Stated problem
Copy word for word every line of the records from the one containing "In the photograph, which" through the end of the records, both included.
·····
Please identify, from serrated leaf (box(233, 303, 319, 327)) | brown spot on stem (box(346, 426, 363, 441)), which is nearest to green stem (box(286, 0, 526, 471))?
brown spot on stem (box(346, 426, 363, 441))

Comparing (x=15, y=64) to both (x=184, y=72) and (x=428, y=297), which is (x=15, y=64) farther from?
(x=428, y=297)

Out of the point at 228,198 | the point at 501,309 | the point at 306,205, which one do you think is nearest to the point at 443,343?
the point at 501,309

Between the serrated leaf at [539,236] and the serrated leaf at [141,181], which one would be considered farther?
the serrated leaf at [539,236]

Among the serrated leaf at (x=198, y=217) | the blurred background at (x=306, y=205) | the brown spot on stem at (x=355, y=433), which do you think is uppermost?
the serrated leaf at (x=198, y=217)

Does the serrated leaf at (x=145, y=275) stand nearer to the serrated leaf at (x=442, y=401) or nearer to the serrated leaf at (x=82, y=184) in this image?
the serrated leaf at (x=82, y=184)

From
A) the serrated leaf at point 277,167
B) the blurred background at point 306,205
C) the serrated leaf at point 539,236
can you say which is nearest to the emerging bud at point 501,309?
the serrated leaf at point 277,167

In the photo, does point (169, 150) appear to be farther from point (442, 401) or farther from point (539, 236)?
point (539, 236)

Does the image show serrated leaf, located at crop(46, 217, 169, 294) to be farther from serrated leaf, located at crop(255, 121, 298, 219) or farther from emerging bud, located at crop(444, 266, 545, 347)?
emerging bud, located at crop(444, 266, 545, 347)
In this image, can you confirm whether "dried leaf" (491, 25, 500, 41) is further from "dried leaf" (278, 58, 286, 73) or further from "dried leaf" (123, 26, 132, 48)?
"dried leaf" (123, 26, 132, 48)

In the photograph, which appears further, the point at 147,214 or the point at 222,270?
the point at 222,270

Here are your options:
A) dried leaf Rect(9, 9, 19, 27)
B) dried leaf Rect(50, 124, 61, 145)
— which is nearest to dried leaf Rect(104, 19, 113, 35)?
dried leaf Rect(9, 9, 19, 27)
·····
Written response
In the photograph, which appears further, the point at 147,214 or the point at 222,270?
the point at 222,270

Here are your options:
A) dried leaf Rect(9, 9, 19, 27)
B) dried leaf Rect(50, 124, 61, 145)
— which is nearest to dried leaf Rect(104, 19, 113, 35)?
dried leaf Rect(9, 9, 19, 27)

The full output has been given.